Piccard and Borschberg are co-founders of the large project and both pilots. Piccard is the initiator and Chairman for the Solar Impulse and is also a psychiatrist and aeronaut. He was the first person to take a non-stop flight around the world in a balloon. His partner Borschberg is the CEO of the project, an engineer and a pilot – fighter pilot as well as a professional airplane and helicopter pilot.

In an interview with CNN, the pair described the feeling of seeing the plane take flight as intense. It was a relief to see the Solar Impulse touch back onto the ground after 7 years of the whole team’s hard work.

“We had the confirmation that the team who worked on this solar airplane for the last 7 years did an astounding job. This prototype is an amazingly complicated piece of engineering, with the wingspan of a jumbo jet, the weight of a car and the average power of a small motorcycle,” said Piccard.

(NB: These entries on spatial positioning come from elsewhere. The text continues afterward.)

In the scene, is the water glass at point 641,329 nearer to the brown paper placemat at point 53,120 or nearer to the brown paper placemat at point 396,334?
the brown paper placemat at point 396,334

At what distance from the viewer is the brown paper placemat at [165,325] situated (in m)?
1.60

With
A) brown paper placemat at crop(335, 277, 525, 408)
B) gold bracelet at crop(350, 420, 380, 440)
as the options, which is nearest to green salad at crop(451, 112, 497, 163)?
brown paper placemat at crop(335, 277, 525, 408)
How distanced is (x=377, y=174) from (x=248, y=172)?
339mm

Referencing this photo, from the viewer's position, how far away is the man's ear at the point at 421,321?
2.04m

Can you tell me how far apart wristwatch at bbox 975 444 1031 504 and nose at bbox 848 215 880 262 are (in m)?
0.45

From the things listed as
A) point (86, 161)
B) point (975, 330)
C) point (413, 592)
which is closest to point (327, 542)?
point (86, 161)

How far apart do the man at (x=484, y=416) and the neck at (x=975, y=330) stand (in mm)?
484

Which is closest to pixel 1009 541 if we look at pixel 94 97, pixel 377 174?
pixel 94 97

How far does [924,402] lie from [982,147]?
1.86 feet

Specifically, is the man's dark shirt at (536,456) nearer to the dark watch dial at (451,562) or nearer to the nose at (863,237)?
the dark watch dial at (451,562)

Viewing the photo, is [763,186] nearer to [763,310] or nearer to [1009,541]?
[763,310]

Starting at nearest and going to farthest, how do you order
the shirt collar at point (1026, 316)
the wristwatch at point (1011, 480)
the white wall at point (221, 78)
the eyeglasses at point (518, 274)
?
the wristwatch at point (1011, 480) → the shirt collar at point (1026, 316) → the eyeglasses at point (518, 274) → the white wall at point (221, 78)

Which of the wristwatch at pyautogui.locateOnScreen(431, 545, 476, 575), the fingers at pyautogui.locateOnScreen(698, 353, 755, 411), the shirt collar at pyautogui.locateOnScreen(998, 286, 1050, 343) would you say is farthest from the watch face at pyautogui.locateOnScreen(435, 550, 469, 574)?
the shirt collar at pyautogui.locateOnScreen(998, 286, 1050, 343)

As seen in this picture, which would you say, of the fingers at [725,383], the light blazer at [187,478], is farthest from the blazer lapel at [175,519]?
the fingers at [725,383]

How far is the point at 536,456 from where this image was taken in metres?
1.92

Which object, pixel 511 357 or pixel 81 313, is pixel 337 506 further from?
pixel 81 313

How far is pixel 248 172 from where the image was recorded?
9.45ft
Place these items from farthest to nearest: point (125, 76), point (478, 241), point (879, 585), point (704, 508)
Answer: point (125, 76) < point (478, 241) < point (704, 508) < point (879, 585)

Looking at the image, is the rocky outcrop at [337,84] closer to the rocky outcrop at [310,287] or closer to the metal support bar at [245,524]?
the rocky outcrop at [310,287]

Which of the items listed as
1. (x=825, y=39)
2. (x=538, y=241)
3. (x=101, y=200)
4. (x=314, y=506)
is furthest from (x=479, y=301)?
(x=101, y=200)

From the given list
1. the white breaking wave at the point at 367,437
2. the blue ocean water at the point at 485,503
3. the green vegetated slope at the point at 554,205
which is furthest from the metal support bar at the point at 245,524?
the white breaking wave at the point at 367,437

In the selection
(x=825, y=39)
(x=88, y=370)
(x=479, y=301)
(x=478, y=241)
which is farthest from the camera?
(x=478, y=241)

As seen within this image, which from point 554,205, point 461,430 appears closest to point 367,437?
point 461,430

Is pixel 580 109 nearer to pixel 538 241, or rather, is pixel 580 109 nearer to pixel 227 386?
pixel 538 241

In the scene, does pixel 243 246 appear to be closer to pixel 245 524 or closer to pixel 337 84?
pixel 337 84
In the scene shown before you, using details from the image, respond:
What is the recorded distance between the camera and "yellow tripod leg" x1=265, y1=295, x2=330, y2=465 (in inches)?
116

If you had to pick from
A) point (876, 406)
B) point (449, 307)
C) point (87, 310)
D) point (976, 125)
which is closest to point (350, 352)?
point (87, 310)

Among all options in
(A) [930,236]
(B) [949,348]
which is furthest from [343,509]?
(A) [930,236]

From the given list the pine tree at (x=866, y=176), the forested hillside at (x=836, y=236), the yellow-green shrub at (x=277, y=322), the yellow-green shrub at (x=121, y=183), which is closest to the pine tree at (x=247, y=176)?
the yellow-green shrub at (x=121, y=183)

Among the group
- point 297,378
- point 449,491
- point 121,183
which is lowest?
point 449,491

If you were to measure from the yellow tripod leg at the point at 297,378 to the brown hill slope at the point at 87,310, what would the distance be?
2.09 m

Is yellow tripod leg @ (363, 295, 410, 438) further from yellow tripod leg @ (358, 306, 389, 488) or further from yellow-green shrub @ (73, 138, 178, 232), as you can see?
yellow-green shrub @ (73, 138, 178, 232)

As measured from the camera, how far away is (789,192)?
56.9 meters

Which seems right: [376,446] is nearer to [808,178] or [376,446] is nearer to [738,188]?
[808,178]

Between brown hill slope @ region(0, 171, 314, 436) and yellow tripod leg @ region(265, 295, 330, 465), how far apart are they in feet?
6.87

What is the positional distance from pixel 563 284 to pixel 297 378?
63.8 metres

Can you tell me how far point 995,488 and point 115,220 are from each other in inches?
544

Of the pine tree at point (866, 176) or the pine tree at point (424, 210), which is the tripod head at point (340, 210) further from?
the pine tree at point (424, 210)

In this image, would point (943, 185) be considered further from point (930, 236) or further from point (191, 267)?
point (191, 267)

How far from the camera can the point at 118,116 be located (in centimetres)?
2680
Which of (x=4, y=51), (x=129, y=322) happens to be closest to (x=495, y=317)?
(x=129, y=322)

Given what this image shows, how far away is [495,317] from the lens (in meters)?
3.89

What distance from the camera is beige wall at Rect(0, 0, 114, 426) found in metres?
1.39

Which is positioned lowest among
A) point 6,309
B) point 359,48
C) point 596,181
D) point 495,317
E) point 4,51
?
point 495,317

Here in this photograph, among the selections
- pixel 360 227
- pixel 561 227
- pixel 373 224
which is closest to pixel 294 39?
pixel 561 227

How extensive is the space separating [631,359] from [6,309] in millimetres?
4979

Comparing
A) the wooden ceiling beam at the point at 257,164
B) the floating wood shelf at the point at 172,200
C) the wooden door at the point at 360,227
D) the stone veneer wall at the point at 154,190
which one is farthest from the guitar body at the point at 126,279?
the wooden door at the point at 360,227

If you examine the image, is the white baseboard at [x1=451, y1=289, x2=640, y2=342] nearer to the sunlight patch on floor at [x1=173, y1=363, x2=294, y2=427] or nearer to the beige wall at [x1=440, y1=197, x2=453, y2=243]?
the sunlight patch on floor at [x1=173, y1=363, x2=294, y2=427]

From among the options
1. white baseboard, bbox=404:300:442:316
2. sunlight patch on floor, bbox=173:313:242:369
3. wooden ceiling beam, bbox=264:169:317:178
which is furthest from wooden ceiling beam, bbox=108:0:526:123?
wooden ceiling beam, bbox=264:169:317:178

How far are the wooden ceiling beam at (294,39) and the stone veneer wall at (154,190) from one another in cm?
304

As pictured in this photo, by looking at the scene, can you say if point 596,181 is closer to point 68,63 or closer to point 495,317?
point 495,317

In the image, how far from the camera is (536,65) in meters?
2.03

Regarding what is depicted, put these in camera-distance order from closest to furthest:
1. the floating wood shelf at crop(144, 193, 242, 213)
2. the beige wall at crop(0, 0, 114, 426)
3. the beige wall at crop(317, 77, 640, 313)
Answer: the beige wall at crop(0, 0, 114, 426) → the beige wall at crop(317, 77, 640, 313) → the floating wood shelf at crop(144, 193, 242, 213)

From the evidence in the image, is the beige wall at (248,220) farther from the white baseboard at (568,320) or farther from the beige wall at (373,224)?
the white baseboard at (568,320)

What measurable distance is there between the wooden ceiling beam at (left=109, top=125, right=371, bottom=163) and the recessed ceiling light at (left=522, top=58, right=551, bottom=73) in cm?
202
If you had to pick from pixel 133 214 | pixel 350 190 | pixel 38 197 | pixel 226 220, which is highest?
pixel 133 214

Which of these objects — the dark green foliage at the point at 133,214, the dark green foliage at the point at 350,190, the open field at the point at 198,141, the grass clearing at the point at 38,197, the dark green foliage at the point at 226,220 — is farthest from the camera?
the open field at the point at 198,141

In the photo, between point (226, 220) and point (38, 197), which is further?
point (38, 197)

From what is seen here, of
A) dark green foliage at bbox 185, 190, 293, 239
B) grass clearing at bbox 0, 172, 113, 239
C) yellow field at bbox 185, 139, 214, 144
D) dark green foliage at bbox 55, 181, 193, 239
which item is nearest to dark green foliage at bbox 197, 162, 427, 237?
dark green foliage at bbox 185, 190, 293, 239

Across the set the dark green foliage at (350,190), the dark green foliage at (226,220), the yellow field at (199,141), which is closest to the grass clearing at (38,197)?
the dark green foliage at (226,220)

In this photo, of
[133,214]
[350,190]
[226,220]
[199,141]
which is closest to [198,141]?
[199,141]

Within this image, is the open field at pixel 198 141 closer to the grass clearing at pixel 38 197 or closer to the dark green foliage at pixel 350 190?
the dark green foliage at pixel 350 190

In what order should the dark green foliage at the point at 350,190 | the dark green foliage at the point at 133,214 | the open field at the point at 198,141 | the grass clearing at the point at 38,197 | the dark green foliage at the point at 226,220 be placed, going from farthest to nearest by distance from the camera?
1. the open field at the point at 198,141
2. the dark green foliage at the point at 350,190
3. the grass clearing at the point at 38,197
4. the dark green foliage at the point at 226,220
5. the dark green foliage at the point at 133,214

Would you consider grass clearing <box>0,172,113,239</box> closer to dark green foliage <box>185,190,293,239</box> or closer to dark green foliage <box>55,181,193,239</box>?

Piccard and the team were surprised by the heights that the Solar Impulse reached, as it was higher than they had originally expected. There are big plans for the future of the plane, which focuses on renewable energy and what it can do for our planet.

“The objective of this first prototype is to demonstrate by this summer, the feasibility of a night flight propelled only by solar energy. Before that, we’ll do several additional test flights, each lasting a bit longer, until we complete the first complete day-night-day flight cycle. Then with the experience of this first aircraft we will start the design of a second airplane whose objectives will be to cross the Atlantic and then by 2013, to fly around the world in five legs, each lasting five days.

The team is pioneering it’s way toward all technology being powered by solar energy and hopes to make that shift in the near future. Piccard is realistic and realizes that some professionals in the industry may not be open to the change but he and his team feel that this new trend in aviation will be a regular thing, it just may take some time.